Now that's a pretty significant flood, and for sure, you'd have to take a gondola to the Empire State Building. But 200 feet does not put an Ark 10,000 feet up Mount Ararat, no way, no how. It just doesn't.

Now, if we were ancient Hebrews, we would have no problem figuring out where all the water came from. To the Hebrews of 1000 BC, the earth was a flat disk floating in a vast Universal ocean. What kept the water of this universal ocean off the surface of the earth was a great big inverted bowl overhead, which we call the sky and the King James fundies called the "firmament."

Now this firmament bowl kept the earth very dry -- and in the world of the ancient Hebrews, most places were dry-as-a-bone desert. When God wanted the plants to grow, he would open these floodgates mounted in the firmament just a little tiny bit, letting in just enough water to make it rain for a bit.

At the time of the Great Flood, as described in a certain amount of detail in the Book of Genesis, God opened up the floodgates all the way and left them open for 40 days. The earth filled up with water like one of those crystal ball toys in Citizen Kane.

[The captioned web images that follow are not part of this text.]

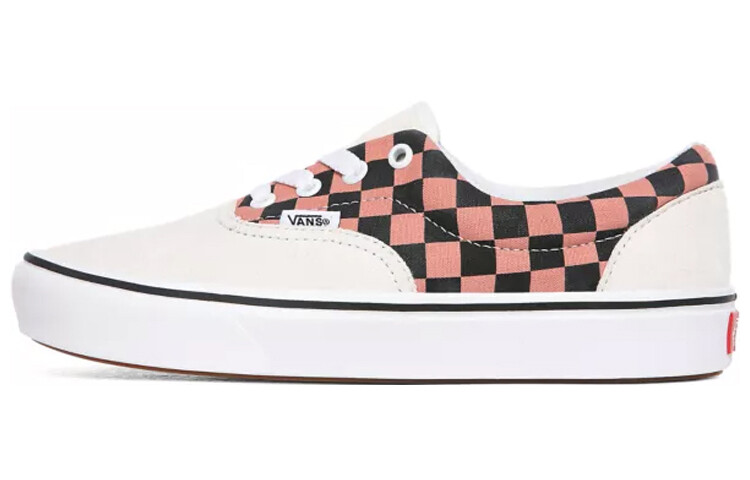 

Кроссовки Era ComfyCush Vans 'Mixed Media - White Multi'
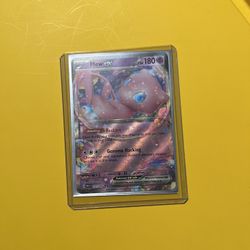 Mew Ex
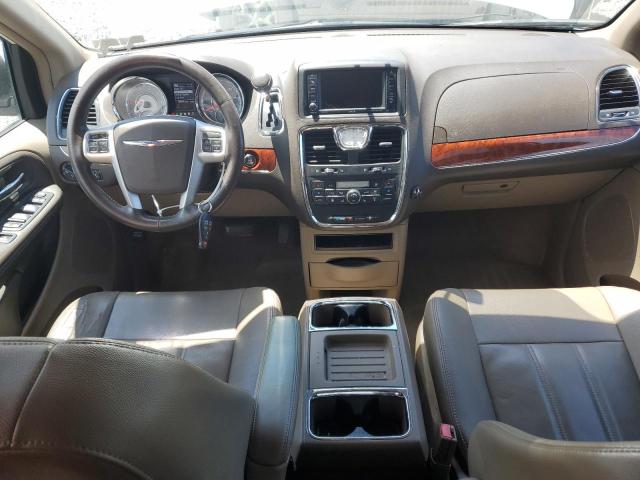 Photo 8 from auction – 2014 CHRYSLER TOWN & COU with VIN 2C4RC1BG9ER412865
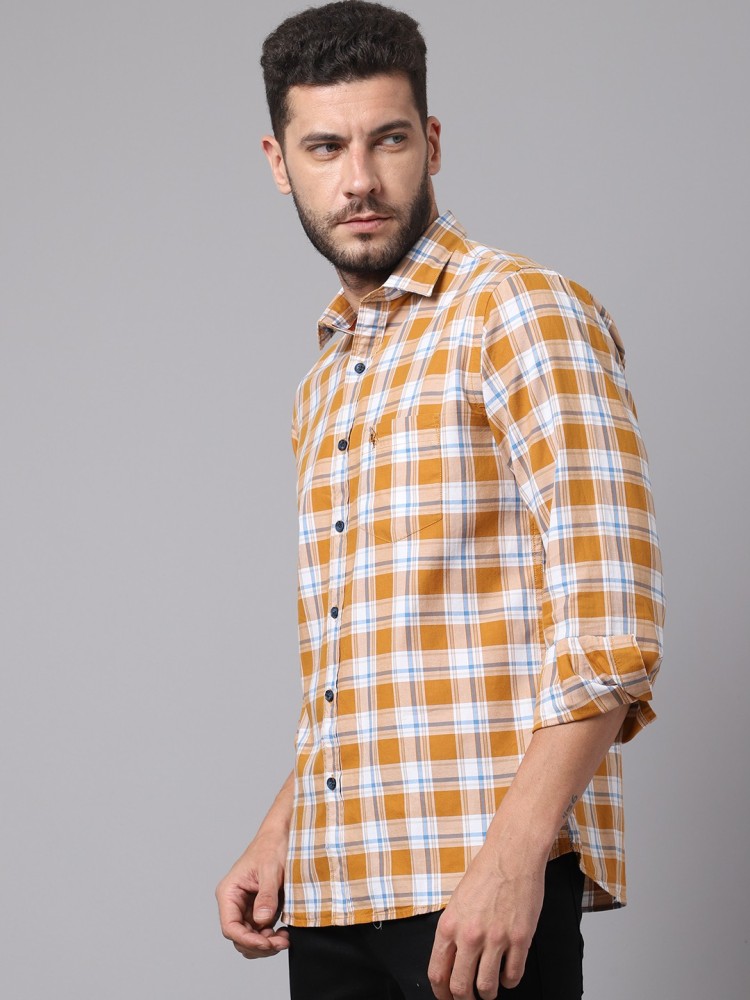 cantabil shirts flipkart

Of course, no one believes that today... or maybe some do. After all, a widely reported survey from a number of years ago revealed that something like 25% or 30% of Americans did not believe the moon landings ever happened. They believe they were faked on a Hollywood sound stage somewhere. If was a significant enough finding that Hollywood actually produced a movie based on that premise.

The Noah's Ark story did, however, teach me a valuable lesson about the nature of religious fundamentalists and the length to which some of them will go to defend their peculiar take on reality.

Back in the mid-1970s, when I was a student at Michigan State University, I started dating a young woman from Westminster College, a Presbyterian school in New Wilmington, PA. I traveled there to visit her several times, and found that she and her circle of friends were fundamentalist Christians. (That puts them a couple orders of magnitude in faith beyond the college's United Presbyterian Church, which officially does not require its members to believe that the universe popped into being 8,000 years ago or that evolution is some kind of myth perpetuated by godless atheistic scientists.)

On one visit to New Wilmington, I got into quite a discussion with one of her friends over my lack of belief in the literality of the Book of Genesis. Specifically, I brought up the "where did all the water come from" question. He said he had no problem believing in the Great Flood. What convinced him, he said, was the existence of a thin layer of sedimentary rock found at the exact same depth everywhere in the world -- across all types of terrain, under the mountaintops, below the bottom of the ocean, everywhere -- and that this rock layer could only be explained by some sort of Universal Flood in recent history.

Now I was no geologist, ans so I had no direct knowledge to affirm or refute this assertion. So all I could say was that I had never heard of such a thing but would be willing to check it out.

And that's exactly what I did. Shortly after arriving back in East Lansing, I went to see a professor in the MSU Department of Geology and asked him about this alleged layer of sedimentary rock.

The professor looked at me for a moment, then started laughing and laughing. I thought he was going to piss his pants, he laughed so hard. When he finally caught his breath, the professor said that I'd been hoodwinked, and I was far from the first student he'd ever seen who'd been fooled in this way. There was no such layer of rock. The Fundies had just made it up. There were questions they couldn't answer, so they just made something up in hopes that people would be fooled into believing the account in the Book of Genesis.

And so I learned a very valuable lesson. If someone -- for reasons religious, political, or whatever -- is trying to convince me of something that appears to defy all reason or logic, that thing probasbly does defy all reason and logic, and this person is not to be trusted. About anything.